→ **Exercise 1**:
Copy the self-improvement piece again, starting at "If you have" and ending at "else, it’s overwhelming!", but switch "clichéd" to "overused" throughout.
→ **Exercise 2**:
Answer these questions from the self-improvement piece:
(a) If done step-by-step, how long should the three things take?
(b) How many minutes does tidying your space take?
(c) How much information do our brains process each day in leisure time alone?

There are days when you look around and you feel like you’ve living under a dome of absolute chaos. Your house is a mess, you’ve forgotten about important appointments, and that dreaded to-do list lies under a paper mountain. How you can self-improve at all if you can’t even see past what’s piling up in front of you?
Thinking about the long-term is way too overwhelming at this point. You don’t want to put a creative cap on, but a productive one! If you want to self-improve, some of the goals you should start with must be immediate-term. This will allow you to witness yourself getting something done and gain a sense of self-trust. So, let’s get you fired up.
If you have no idea how to get started, here are three things you can do to self-improve right now. If done step-by-step, they should take less than an hour.
SELF-IMPROVE BY… TIDYING YOUR SPACE (20-30 minutes)
It’s said so many times it’s become clichéd. Clean your room. Make your bed. Shine your sink. But it’s clichéd because it’s true. You can’t overestimate how horrible your mind feels in an environment where household items and small creatures routinely get lost.
And it makes sense. In our leisure time alone, our brains process 34 GIGABYTES of information every single day! When your brain registers an unkempt environment on top of everything else, it’s overwhelming!

→ **Extracted records**:
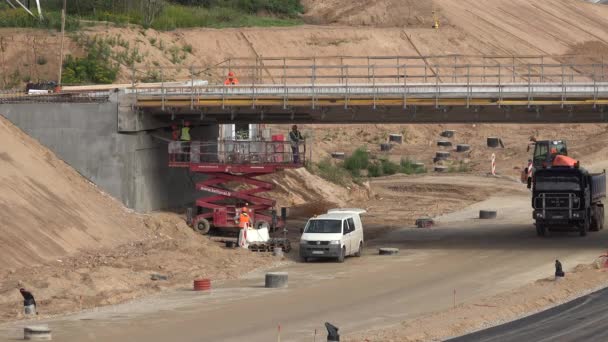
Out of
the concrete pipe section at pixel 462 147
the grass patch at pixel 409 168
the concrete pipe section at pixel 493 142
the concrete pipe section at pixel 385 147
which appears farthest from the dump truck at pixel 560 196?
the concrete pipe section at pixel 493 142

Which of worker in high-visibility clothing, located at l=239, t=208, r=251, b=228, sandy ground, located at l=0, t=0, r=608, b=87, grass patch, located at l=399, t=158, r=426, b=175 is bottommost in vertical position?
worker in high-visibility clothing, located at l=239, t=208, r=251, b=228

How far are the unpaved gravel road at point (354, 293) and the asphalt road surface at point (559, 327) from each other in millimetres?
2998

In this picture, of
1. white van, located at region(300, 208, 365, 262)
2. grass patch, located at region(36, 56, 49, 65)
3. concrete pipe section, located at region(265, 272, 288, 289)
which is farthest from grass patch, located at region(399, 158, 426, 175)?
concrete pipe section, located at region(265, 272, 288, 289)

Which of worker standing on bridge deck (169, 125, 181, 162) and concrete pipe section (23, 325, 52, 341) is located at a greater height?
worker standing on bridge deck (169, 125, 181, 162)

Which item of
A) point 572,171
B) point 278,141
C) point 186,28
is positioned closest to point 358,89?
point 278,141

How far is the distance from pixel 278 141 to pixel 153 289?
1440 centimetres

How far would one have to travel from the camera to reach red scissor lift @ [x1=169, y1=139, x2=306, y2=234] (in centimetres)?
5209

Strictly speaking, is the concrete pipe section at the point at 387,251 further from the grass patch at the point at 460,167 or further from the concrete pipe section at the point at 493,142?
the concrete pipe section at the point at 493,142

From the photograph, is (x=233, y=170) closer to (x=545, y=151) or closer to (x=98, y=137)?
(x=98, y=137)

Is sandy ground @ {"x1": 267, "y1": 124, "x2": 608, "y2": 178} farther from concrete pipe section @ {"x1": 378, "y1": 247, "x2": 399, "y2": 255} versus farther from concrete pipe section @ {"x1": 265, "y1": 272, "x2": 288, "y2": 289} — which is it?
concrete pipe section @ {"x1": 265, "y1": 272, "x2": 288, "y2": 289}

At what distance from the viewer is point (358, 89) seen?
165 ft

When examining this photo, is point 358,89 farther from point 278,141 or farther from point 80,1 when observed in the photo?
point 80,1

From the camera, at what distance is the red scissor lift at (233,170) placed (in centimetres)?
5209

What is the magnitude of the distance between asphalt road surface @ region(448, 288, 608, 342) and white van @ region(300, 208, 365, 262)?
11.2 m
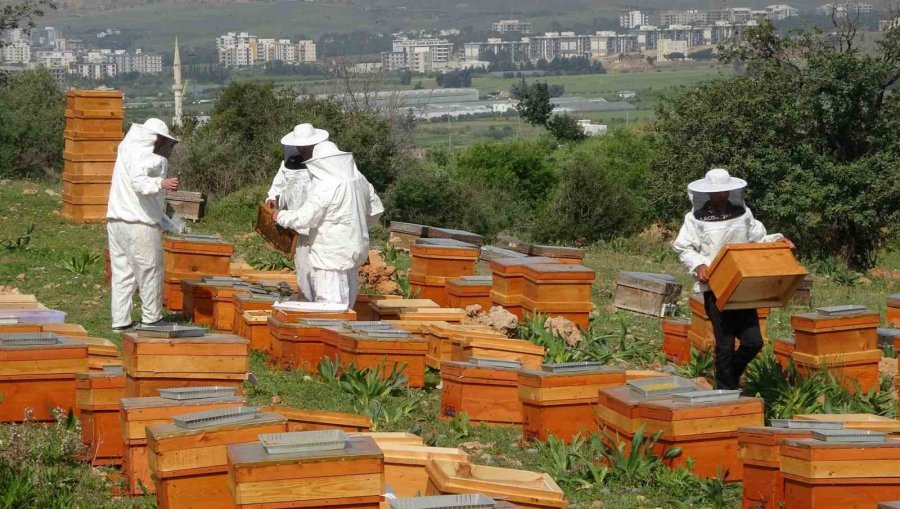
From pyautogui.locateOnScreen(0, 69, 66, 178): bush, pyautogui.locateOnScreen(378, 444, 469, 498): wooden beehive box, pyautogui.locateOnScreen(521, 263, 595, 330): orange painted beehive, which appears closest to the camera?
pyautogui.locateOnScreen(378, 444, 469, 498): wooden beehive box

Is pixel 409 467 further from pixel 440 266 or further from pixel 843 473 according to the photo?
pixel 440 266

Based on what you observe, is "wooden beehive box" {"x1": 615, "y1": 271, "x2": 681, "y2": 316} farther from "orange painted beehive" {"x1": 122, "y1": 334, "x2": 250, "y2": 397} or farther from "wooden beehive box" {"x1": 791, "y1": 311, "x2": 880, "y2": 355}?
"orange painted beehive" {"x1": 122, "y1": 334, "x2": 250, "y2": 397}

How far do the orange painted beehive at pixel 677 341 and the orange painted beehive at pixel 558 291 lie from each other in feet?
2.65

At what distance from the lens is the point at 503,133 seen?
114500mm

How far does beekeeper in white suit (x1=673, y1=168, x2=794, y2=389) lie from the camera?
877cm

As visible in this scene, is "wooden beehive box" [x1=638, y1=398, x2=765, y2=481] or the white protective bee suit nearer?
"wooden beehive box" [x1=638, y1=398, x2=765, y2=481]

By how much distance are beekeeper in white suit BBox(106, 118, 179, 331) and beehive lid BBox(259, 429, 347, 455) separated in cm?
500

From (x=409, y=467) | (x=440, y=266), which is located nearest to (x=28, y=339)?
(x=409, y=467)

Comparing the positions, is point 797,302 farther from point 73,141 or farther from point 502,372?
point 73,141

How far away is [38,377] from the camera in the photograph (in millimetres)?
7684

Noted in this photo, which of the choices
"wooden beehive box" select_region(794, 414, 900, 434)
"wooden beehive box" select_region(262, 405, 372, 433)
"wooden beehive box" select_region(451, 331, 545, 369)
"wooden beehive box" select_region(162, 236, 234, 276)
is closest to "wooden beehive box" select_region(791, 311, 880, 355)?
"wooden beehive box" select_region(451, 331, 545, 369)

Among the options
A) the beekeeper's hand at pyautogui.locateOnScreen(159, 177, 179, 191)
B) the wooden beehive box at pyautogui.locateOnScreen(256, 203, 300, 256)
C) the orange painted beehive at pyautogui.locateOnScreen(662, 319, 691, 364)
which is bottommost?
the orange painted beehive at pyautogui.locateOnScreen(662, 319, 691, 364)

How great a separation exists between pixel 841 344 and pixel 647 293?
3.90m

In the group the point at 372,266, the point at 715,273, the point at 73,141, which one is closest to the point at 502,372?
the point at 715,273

→ **Correct answer 1**:
If you have no idea how to get started, here are three things you can do to self-improve right now. If done step-by-step, they should take less than an hour.
SELF-IMPROVE BY… TIDYING YOUR SPACE (20-30 minutes)
It’s said so many times it’s become overused. Clean your room. Make your bed. Shine your sink. But it’s overused because it’s true. You can’t overestimate how horrible your mind feels in an environment where household items and small creatures routinely get lost.
And it makes sense. In our leisure time alone, our brains process 34 GIGABYTES of information every single day! When your brain registers an unkempt environment on top of everything else, it’s overwhelming!

→ **Correct answer 2**:
(a) Less than an hour.
(b) 20-30 minutes.
(c) 34 gigabytes.